=== Texte de la page ===
La danse du cimetière” de Richard Chizmar est dans la même veine, aussi brève, mais plus elliptique, et n’a pas su m’accrocher.

Le cœur révélateur” d’Edgar Allan Poe est le texte classique de l’anthologie, un fondateur du genre, avec un personnage à l’esprit froid, calculateur (il se défend du terme malade) qui après un crime rondement mené, s’enfonce dans un tel délire, une telle auto-persuasion que son crime va être découvert, qu’il en vient à se dénoncer lui-même aux policiers devant lesquels il se pavanait, sûr de son fait. C’est court, profondément anxiogène comme peut l’être un esprit à la fois tordu et perfectionniste une fois mis sur les mauvais rails.
Cela n’en rend les autres textes de pur suspense que bien fades.

Aeliana” de Bev Vincent tient surtout du pulp, avec une fillette orpheline, sauvage, qui se change en louve sur un territoire urbain disputé, et le point de vue d’une flic chargée d’enquêter sur les crimes sanglants du quartier. Quelques bonnes idées narratives, mais une trame éculée.

Dans “Le Réseau”, Jack Ketchum & P.D. Cacek nous font suivre les échanges sur messagerie d’un homme et une femme qui se sont rencontrés sur un forum. Les échanges deviennent plus privés, on se livre, on se dévoile peu à peu jusqu’à tomber amoureux au travers des mots. Cela va déraper lors de la rencontre finale, car si lui a avoué approcher la cinquantaine, elle s’est décrite comme plus jeune, mais aurait dû préciser mineure. La conclusion est un peu foireuse, et si l’échange de messages et la montée en puissance de la relation sont bien faits, le texte n’a guère d’intérêt sur le fond et, s’il date déjà de 2007, fait terriblement daté. J’avoue ne pas avoir compris ni sa présence en 2e position, juste après le Maître, ni même sa place ici, tant on est loin sur le fond comme sur la qualité de l’auteur auquel il est censé rentre hommage.

L’attraction des flammes” de Kevin Quigley entraîne trois enfants d’une dizaine d’années dans la maison hantée d’une fête foraine bien glauque. Ils tombent au mains du maître des lieux et de ses milliers de papillons de nuit qui envahissent chaque pièce éclairée. Cette histoire génère un sacré malaise, de la mort d’un des gamins à la violence que vont exercer les deux autres en reprenant le dessus sur leur geôlier. A trois reprises dans ce jeu cruel et longuet, on sent affleurer des façons de faire de King, avec des parallèles avec un souvenir heureux, un regret… le reste n’est qu’exposition, pur show terrifiant et violent sans aucun autre intérêt que le spectacle d’un voyeurisme malsain et cruel.

Éléments stockés d'une collection
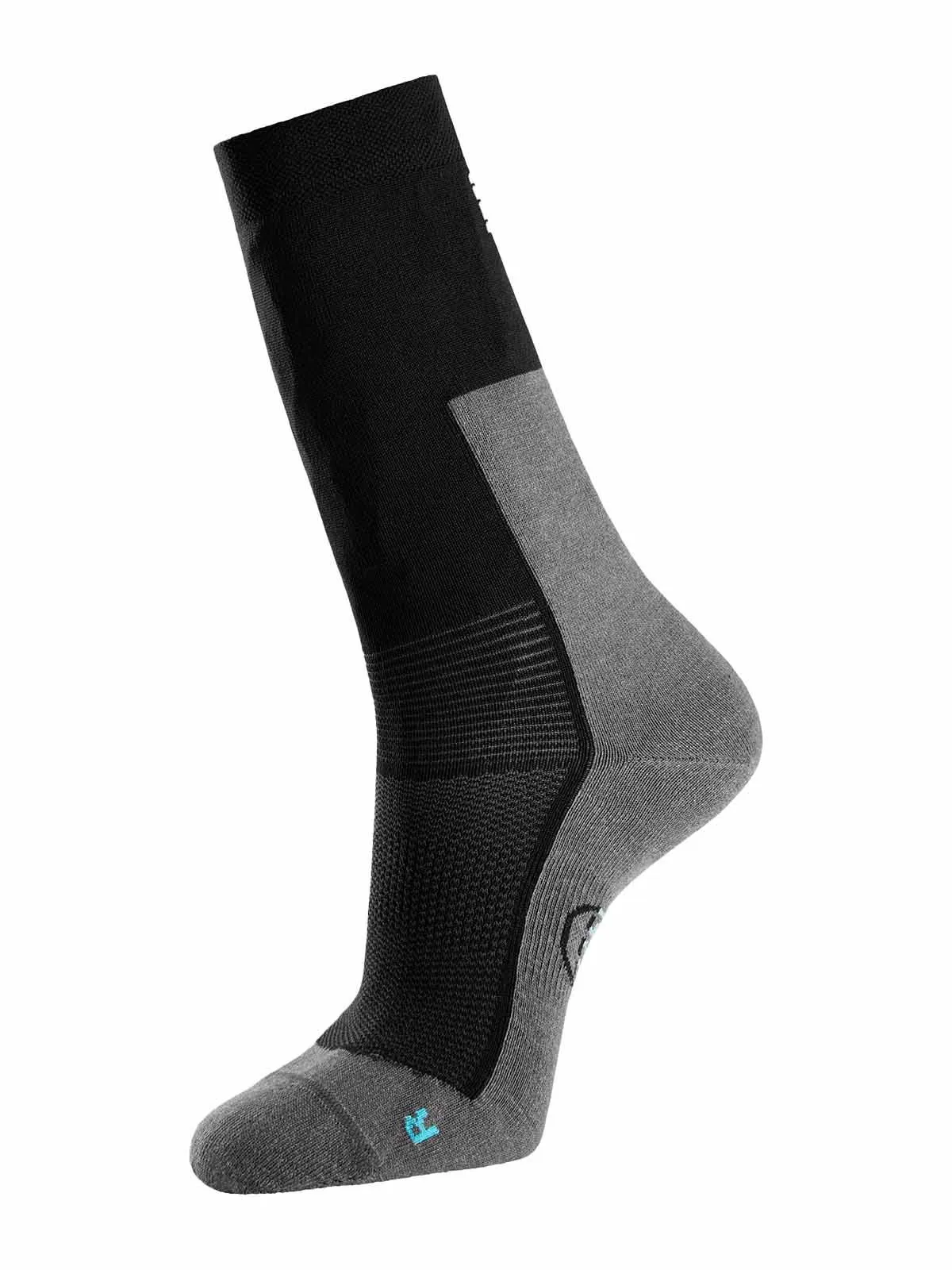 9220&#x20;Work&#x20;Socks&#x20;37.5&#xAE;&#x20;Lightweight&#x20;-&#x20;Snickers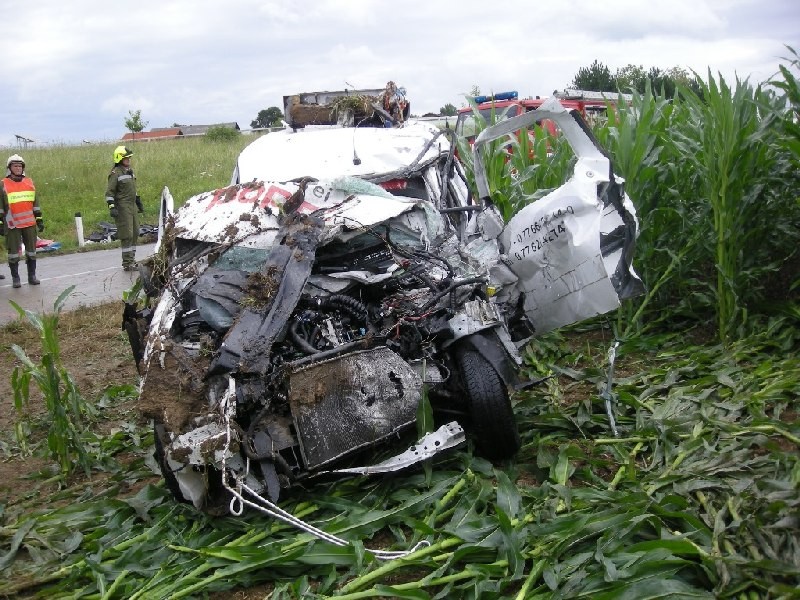 Verkehrsunfall 042.jpg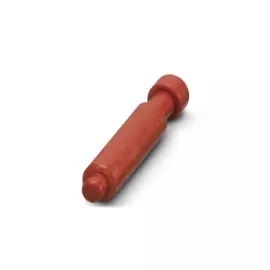 Гильза-заглушка - CK2,5-ED-BB - 1584693 Phoenix contact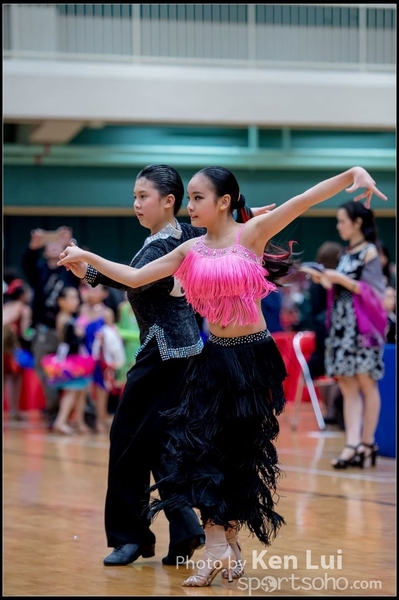20160327 dance 1486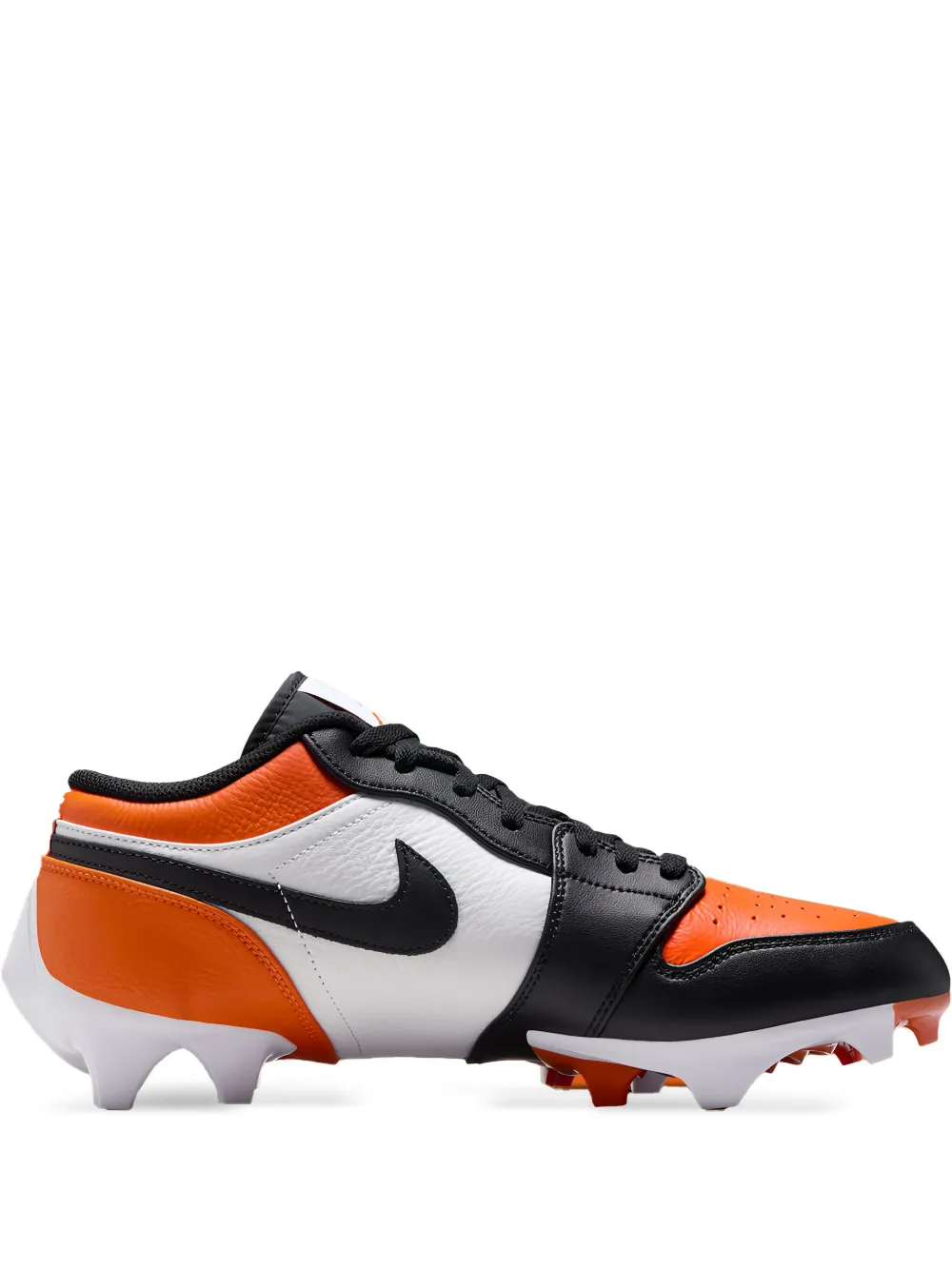 Jordan Sneakers Air Jordan 1 Low - Arancione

=== Consignes de l'exercice ===
**A)** Relevez dans le texte de la page chaque nouvelle commentée, en donnant son titre et son ou ses auteurs.
**B)** Condensez sous forme de liste le paragraphe du texte de la page qui commence par « Dans “Le Réseau” », en conservant ses faits principaux.
**C)** Répondez à ces questions à partir du texte de la page :
(i) En quel animal se change la fillette orpheline dans « Aeliana » ?
(ii) De quelle année date « Le Réseau » ?
(iii) Combien d'enfants sont entraînés dans la maison hantée dans « L'attraction des flammes » ?

=== Résultats des consignes ===
**A)**
- « La danse du cimetière » : Richard Chizmar
- « Le cœur révélateur » : Edgar Allan Poe
- « Aeliana » : Bev Vincent
- « Le Réseau » : Jack Ketchum & P.D. Cacek
- « L'attraction des flammes » : Kevin Quigley

**B)**
- Auteurs : Jack Ketchum & P.D. Cacek.
- Intrigue : échanges sur messagerie entre un homme et une femme rencontrés sur un forum. Les échanges deviennent plus intimes, jusqu'à l'amour.
- Dénouement : la relation dérape lors de la rencontre finale. Lui a avoué approcher la cinquantaine, mais elle, qui s'était décrite comme plus jeune, est en réalité mineure.
- Points forts : l'échange de messages et la montée en puissance de la relation sont bien faits.
- Points faibles : conclusion jugée ratée, peu d'intérêt sur le fond, texte de 2007 qui paraît très daté.
- Place dans le recueil : jugée incompréhensible, que ce soit en 2e position ou dans le recueil lui-même, car le texte est loin de l'auteur auquel il est censé rendre hommage.

**C)**
(i) En louve.
(ii) De 2007.
(iii) Trois enfants d'une dizaine d'années.